• _PASSAGE_:
---*---

Jack Dorsey finally steps down as Twitter’s CEO after 8 years of underperformance
Twitter’s CEO Jack Dorsey is stepping down, to be replaced by current CTO Parag Argrawal.
What’s the big deal? Jack Dorsey is CEO of two publicly traded companies — and their stock performance couldn’t be more different:
- Twitter (NASDAQ:TWTR) — is up 5% since its IPO in 2013.
- Square (NASDAQ:SQ) — is up 1,556% since its IPO in 2015.
Dorsey was long criticized for his dual role as CEO — spending too much time on Square and other projects.
Early last year, activist investor — Elliott Management — took a stake in Twitter and launched a battle to oust Dorsey. But all was good for the next 18 months:
- Deal struck: Dorsey stayed on as CEO and Elliott Management received board seats.
- COVID: Growth picked up during COVID — sending TWTR stock to record highs.

---*---

• _TASKS_:
1. Copy from the Jack Dorsey article everything from "- Square (NASDAQ:SQ)" down to "received board seats.".
2. List every company named in the Jack Dorsey article, leaving out the stock exchange.

---*---

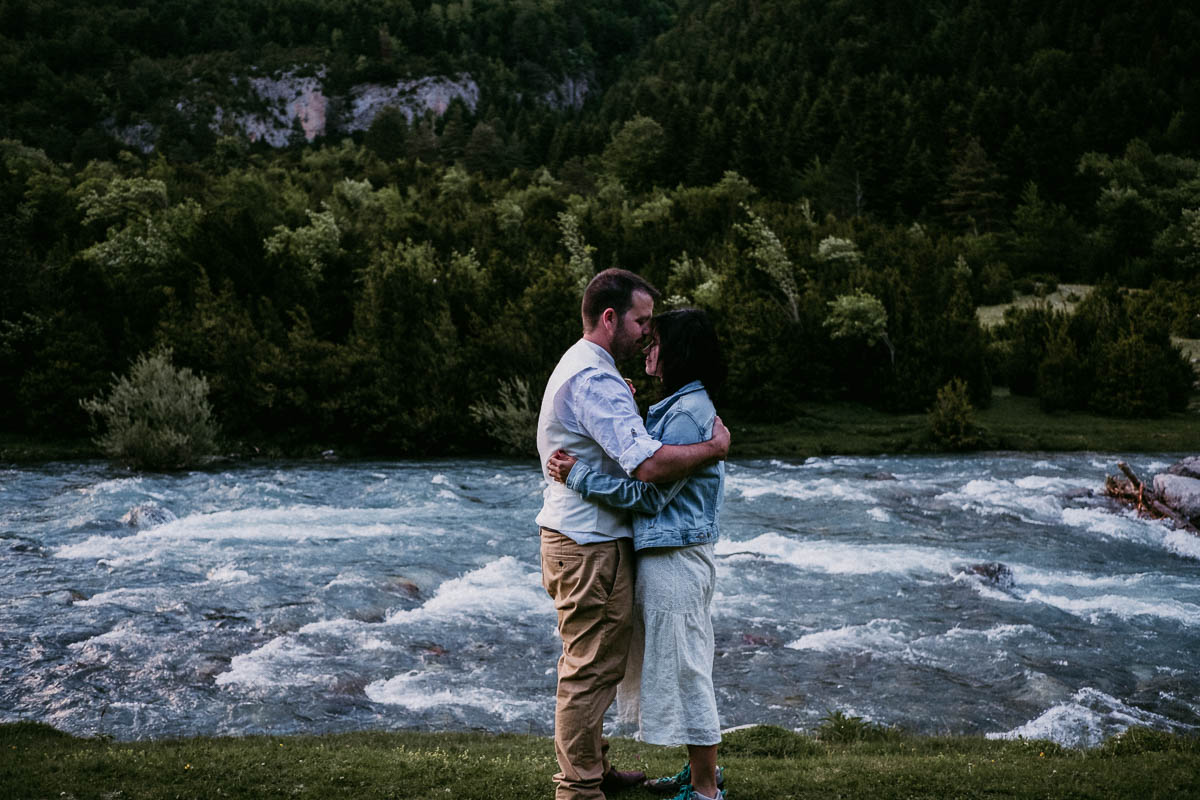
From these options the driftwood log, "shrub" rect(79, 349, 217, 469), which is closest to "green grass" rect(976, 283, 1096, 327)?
the driftwood log

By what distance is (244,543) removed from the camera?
685 inches

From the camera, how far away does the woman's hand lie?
16.2 feet

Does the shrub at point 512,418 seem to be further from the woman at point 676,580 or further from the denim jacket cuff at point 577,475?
the denim jacket cuff at point 577,475

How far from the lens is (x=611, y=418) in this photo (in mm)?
4805

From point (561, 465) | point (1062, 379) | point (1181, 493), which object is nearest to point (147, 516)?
point (561, 465)

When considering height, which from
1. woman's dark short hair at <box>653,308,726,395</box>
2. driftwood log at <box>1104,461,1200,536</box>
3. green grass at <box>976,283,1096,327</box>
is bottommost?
driftwood log at <box>1104,461,1200,536</box>

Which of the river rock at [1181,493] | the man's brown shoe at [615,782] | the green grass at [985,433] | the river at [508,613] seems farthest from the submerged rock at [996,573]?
the green grass at [985,433]

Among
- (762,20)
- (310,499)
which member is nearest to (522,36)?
(762,20)

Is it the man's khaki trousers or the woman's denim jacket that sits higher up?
the woman's denim jacket

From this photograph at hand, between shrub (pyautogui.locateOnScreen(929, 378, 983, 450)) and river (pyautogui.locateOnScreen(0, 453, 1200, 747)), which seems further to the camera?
shrub (pyautogui.locateOnScreen(929, 378, 983, 450))

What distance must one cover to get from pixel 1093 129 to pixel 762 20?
2265 inches

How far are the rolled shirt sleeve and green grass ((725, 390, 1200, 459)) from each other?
84.5ft

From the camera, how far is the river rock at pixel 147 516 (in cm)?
1870

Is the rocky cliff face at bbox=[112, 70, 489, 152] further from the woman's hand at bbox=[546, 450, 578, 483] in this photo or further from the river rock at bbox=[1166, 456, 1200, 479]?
the woman's hand at bbox=[546, 450, 578, 483]
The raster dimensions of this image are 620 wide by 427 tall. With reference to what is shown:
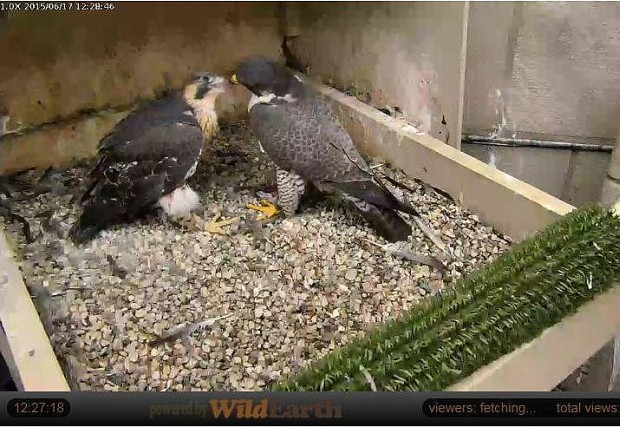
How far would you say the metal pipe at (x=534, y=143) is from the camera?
1.50 meters

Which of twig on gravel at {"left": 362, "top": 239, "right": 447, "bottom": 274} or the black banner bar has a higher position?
the black banner bar

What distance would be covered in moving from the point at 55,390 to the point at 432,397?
0.48 metres

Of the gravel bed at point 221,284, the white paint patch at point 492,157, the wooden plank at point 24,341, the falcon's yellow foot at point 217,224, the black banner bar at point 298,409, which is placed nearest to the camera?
the black banner bar at point 298,409

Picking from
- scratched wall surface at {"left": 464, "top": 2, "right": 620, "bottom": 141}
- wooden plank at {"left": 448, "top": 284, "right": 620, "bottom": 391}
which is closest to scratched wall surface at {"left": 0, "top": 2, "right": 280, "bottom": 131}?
scratched wall surface at {"left": 464, "top": 2, "right": 620, "bottom": 141}

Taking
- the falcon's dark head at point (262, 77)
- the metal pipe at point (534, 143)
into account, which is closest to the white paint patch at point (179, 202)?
the falcon's dark head at point (262, 77)

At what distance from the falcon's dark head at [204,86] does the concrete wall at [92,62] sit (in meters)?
0.40

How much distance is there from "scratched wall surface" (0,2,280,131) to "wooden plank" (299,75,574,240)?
284mm

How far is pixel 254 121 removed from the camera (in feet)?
4.07

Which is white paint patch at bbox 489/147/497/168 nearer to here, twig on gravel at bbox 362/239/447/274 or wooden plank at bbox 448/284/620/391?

---*---

• _RESULTS IN ORDER_:
1.
- Square (NASDAQ:SQ) — is up 1,556% since its IPO in 2015.
Dorsey was long criticized for his dual role as CEO — spending too much time on Square and other projects.
Early last year, activist investor — Elliott Management — took a stake in Twitter and launched a battle to oust Dorsey. But all was good for the next 18 months:
- Deal struck: Dorsey stayed on as CEO and Elliott Management received board seats.

2. Twitter, Square, Elliott Management